PPIL3 (Peptidylprolyl Isomerase Like 3) is a member of the cyclophilin family, a group of proteins characterized by their ability to catalyze the cis-trans isomerization of proline peptide bonds, a critical step in protein folding and conformational regulation. This post-translational modification activity, known as PPIase (peptidylprolyl isomerase) activity, is essential for modulating protein structure, stability, and interactions. PPIL3 shares structural homology with other cyclophilins, particularly in its conserved cyclophilin-like domain, but exhibits distinct tissue expression patterns and functional roles.

Initially identified through genomic sequencing, PPIL3 is encoded in humans by the *PPIL3* gene located on chromosome 2. While its biological functions remain less characterized compared to well-studied cyclophilins like cyclophilin A (CypA), emerging evidence suggests PPIL3 involvement in transcriptional regulation, RNA splicing, and cellular stress responses. It interacts with components of the spliceosome complex, hinting at a role in mRNA processing. Additionally, PPIL3 may participate in signaling pathways linked to apoptosis and immune regulation, though mechanistic details are still under investigation.

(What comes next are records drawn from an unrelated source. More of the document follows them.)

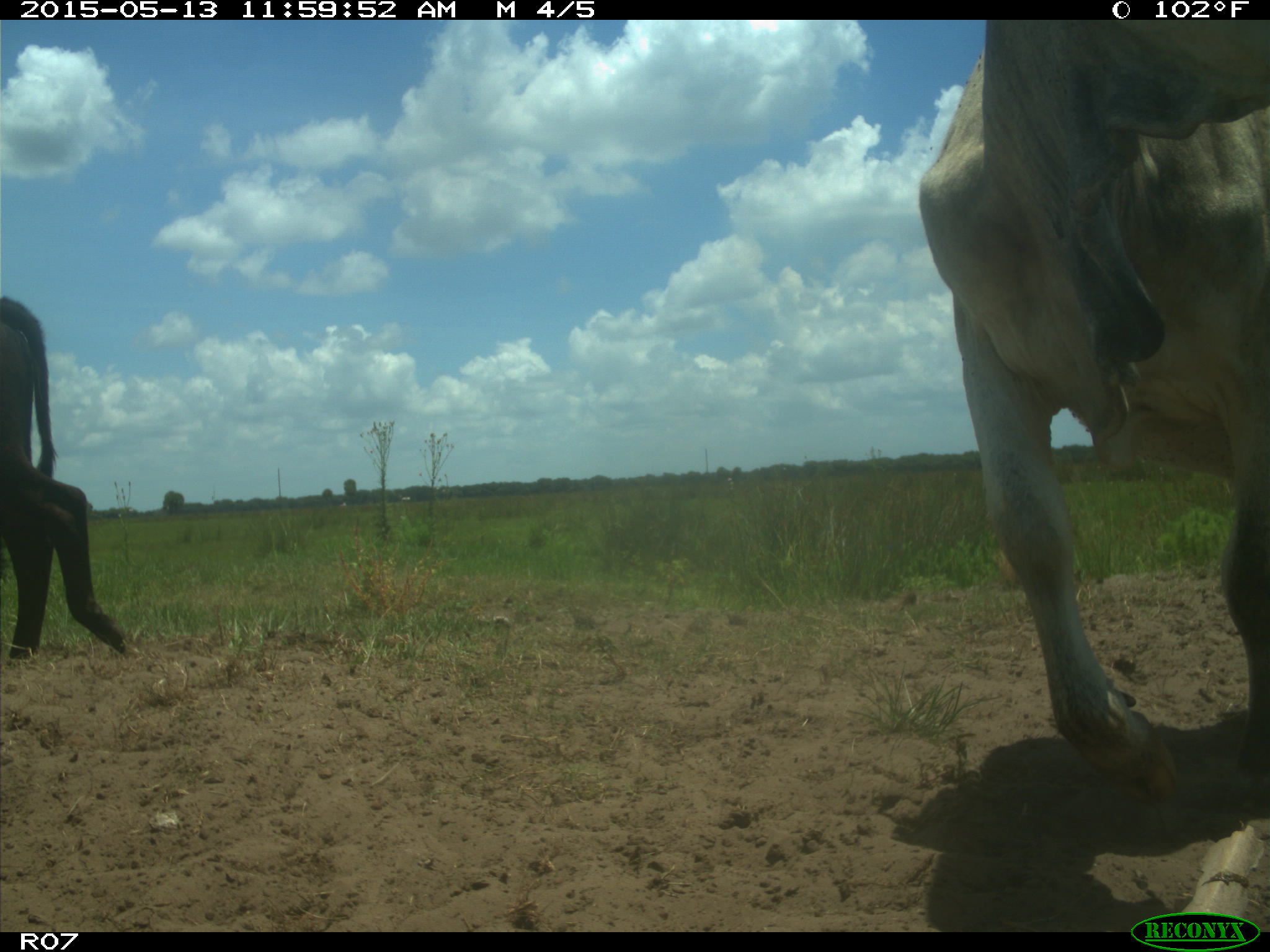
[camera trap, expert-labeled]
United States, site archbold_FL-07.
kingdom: Animalia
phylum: Chordata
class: Mammalia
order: Artiodactyla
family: Bovidae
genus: Bos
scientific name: Bos taurus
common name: domestic cow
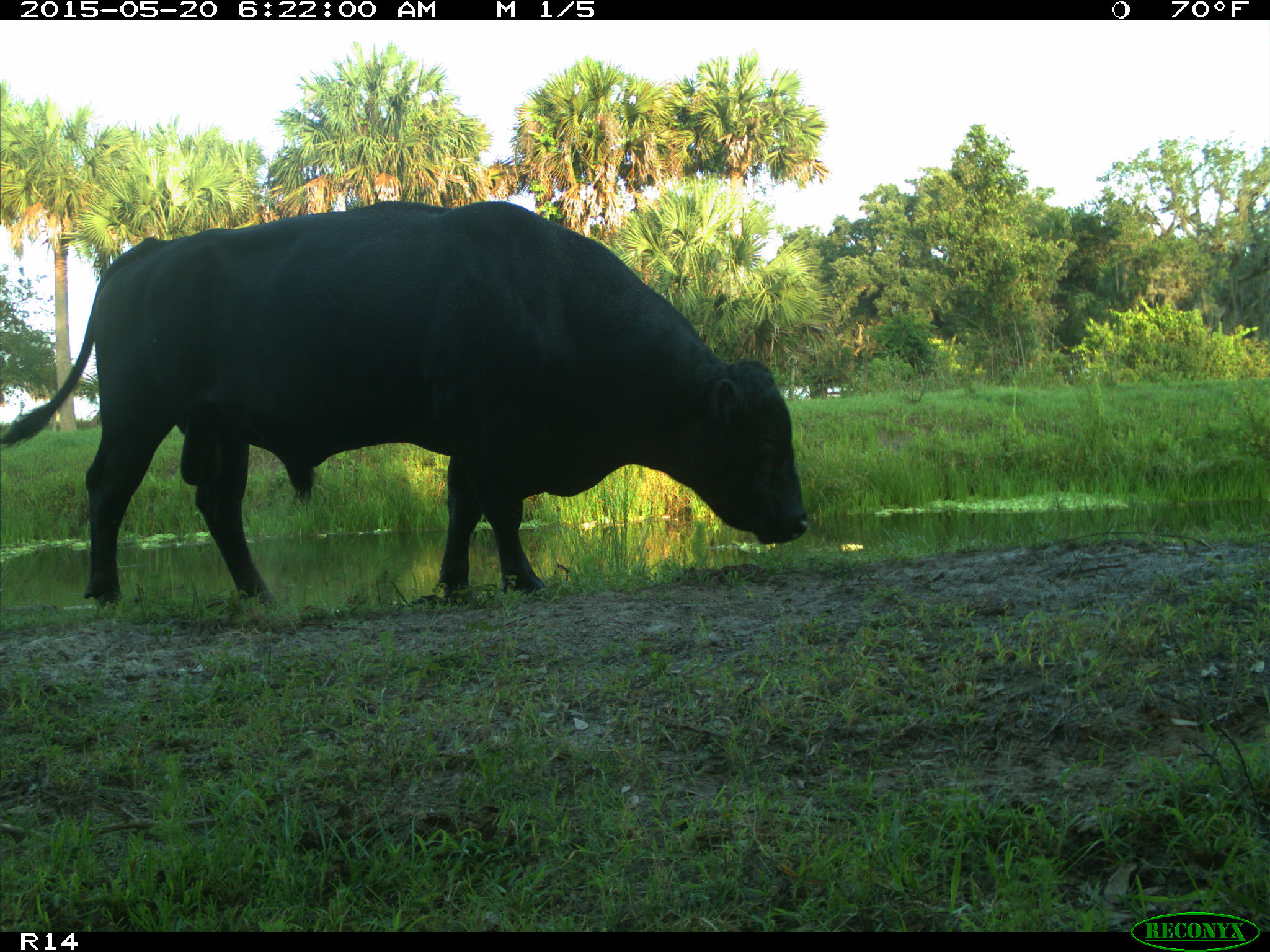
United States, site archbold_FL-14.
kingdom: Animalia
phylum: Chordata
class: Mammalia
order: Artiodactyla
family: Bovidae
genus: Bos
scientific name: Bos taurus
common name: domestic cow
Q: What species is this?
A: Bos taurus (domestic cow).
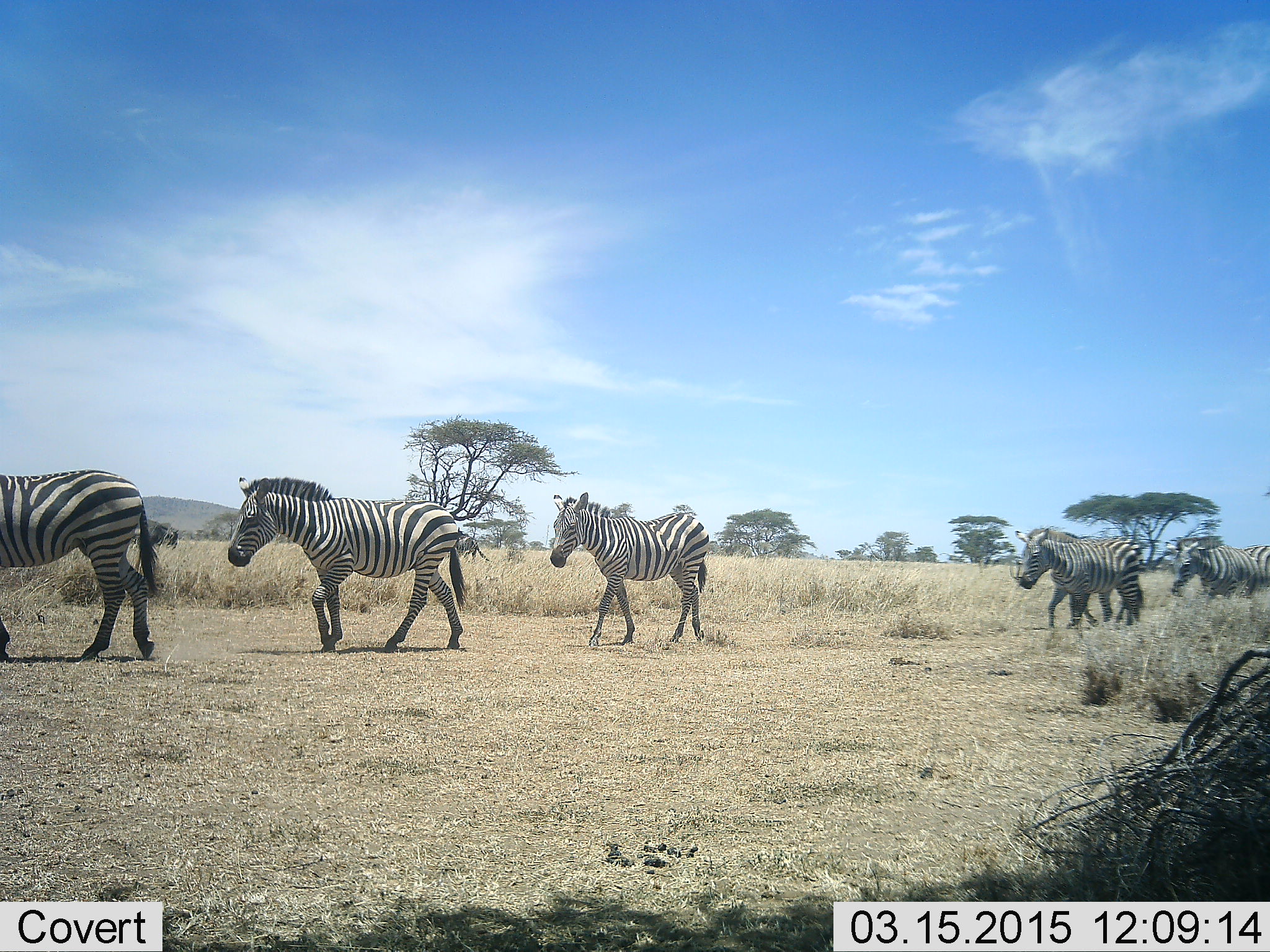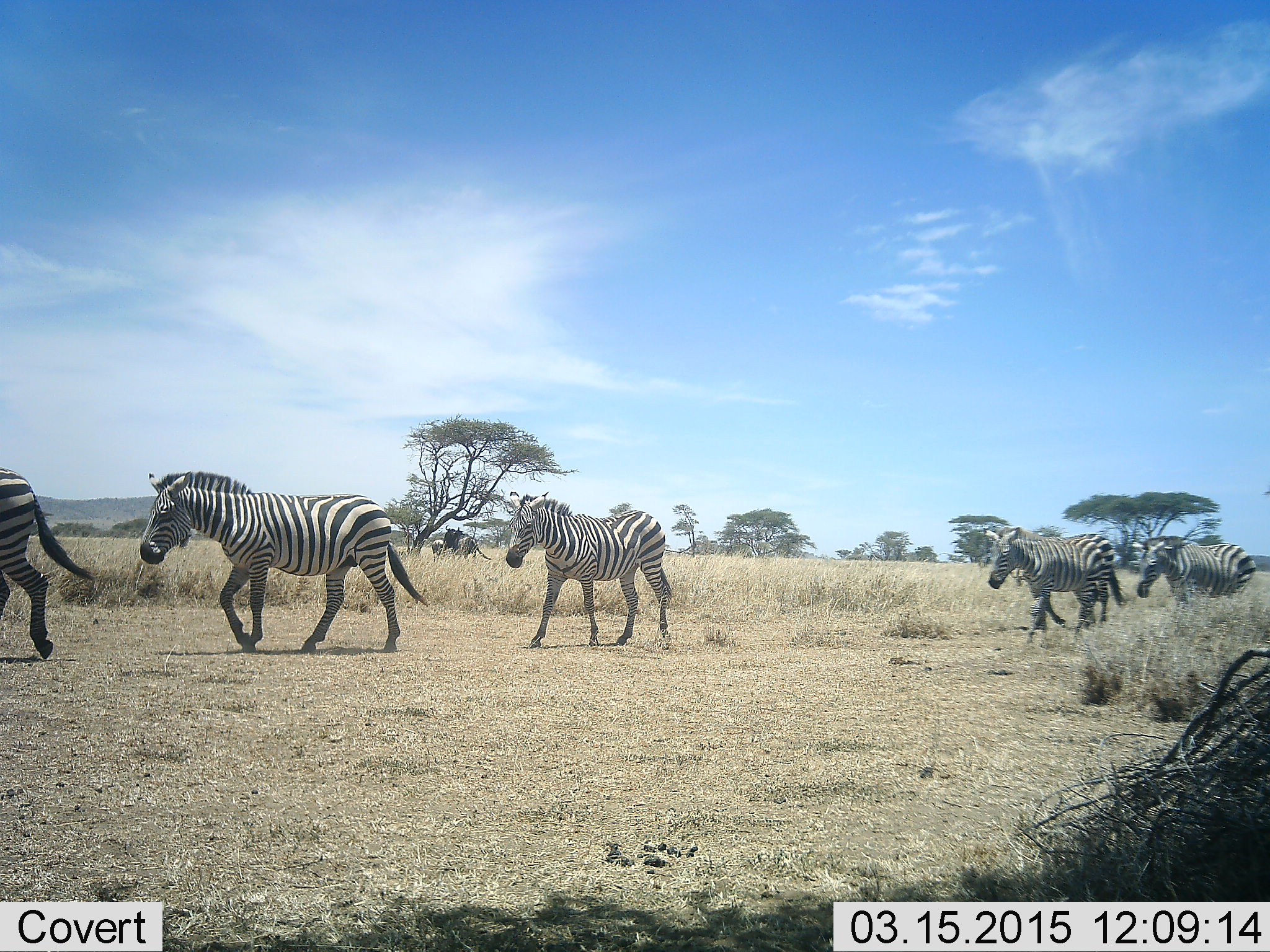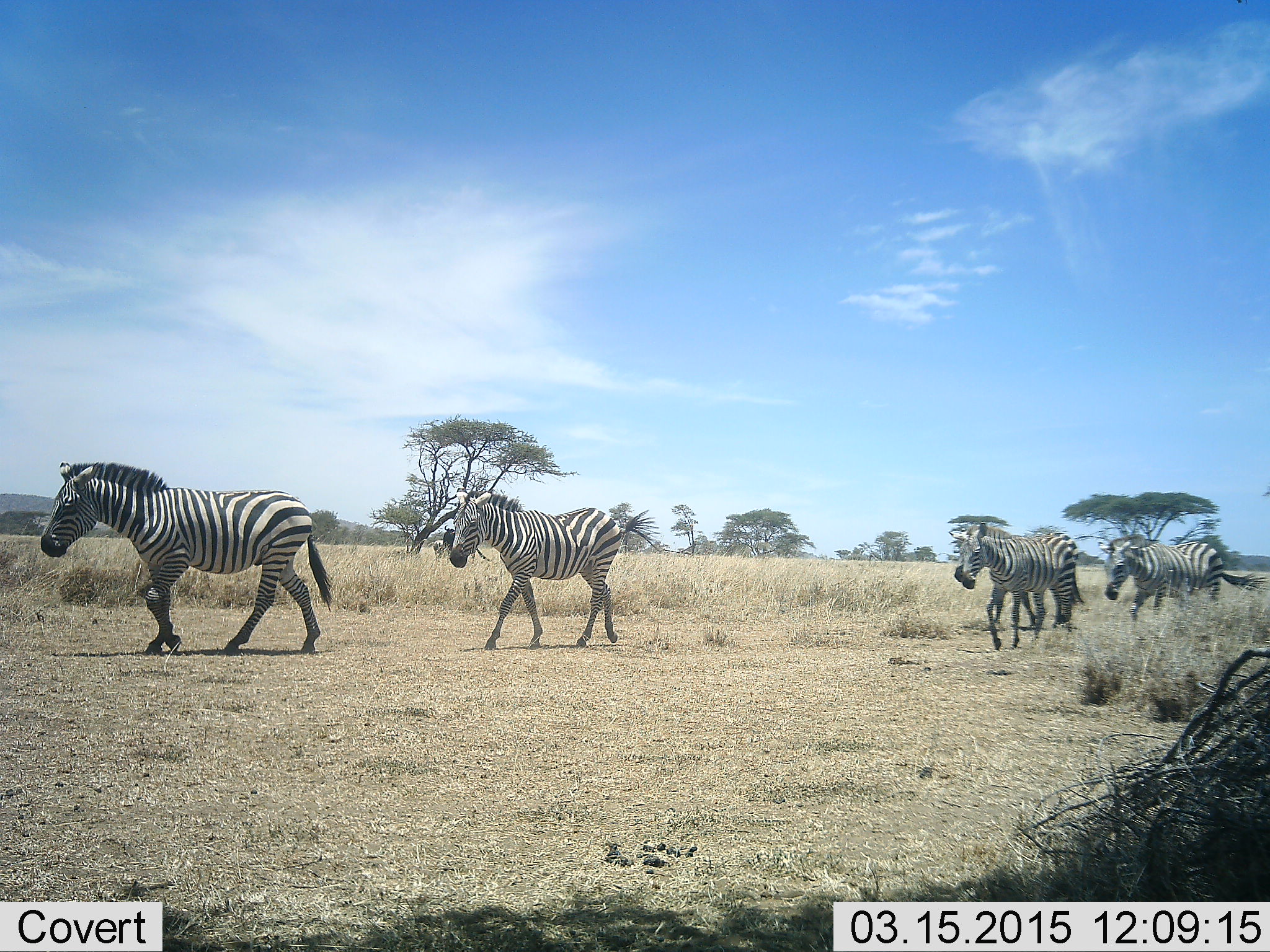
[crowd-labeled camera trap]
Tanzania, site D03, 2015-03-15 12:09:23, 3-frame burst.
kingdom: Animalia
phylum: Chordata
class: Mammalia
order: Perissodactyla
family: Equidae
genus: Equus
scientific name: Equus quagga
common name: plains zebra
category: zebra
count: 6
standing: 0%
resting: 0%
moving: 100%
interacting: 0%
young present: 7%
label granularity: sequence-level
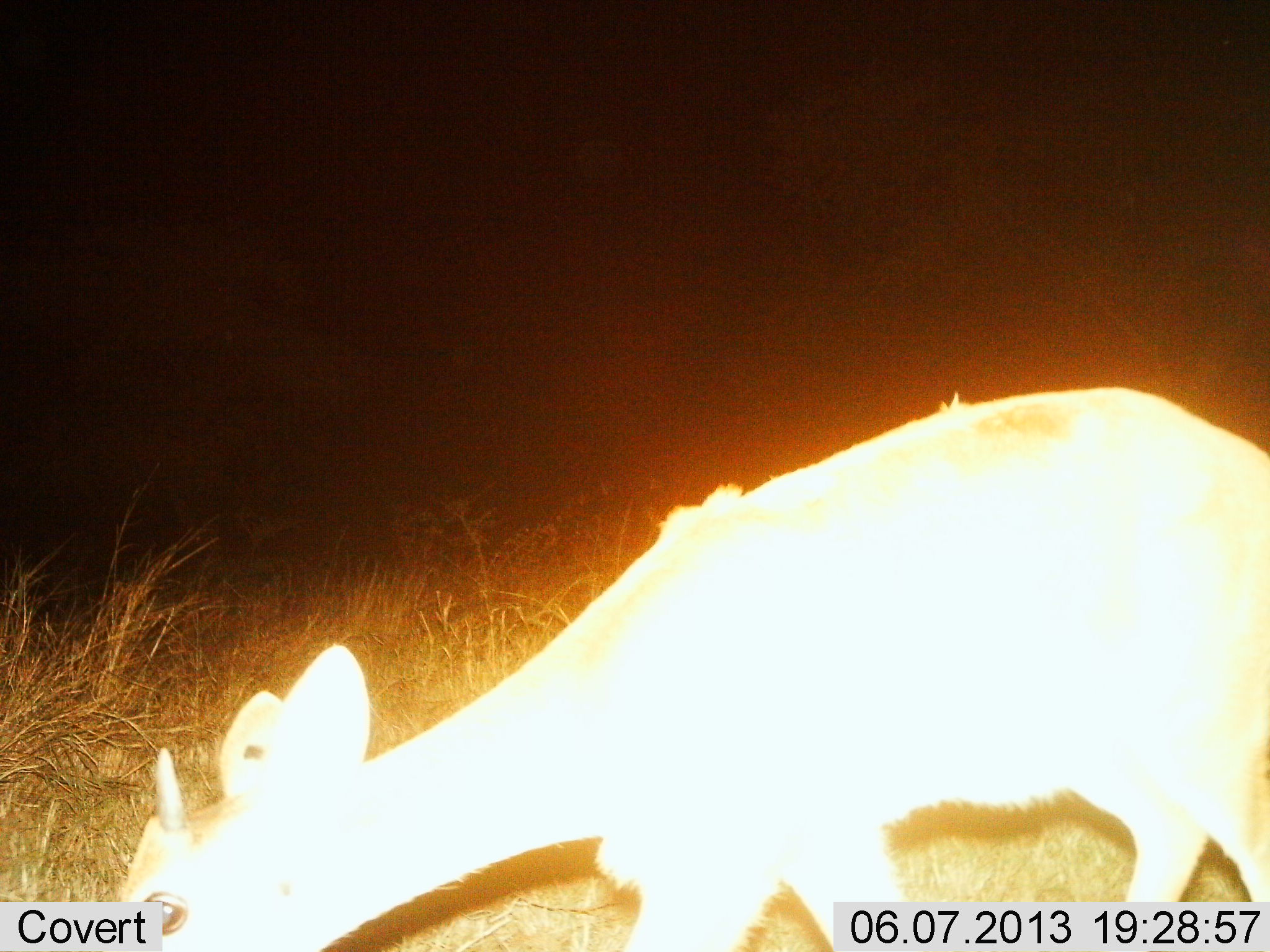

Recombinant PPIL3 protein is engineered for in vitro studies to elucidate its biochemical properties and interactions. Produced via heterologous expression systems (e.g., *E. coli* or mammalian cells), it retains PPIase activity and serves as a tool for structural analysis (e.g., X-ray crystallography) or screening for inhibitors. Its recombinant form is particularly valuable in dissecting its potential involvement in diseases such as cancer, neurodegenerative disorders, or viral infections, where cyclophilin dysregulation is implicated. Recent studies also explore PPIL3's utility as a biomarker or therapeutic target, though further functional validation is required to fully understand its pathophysiological relevance.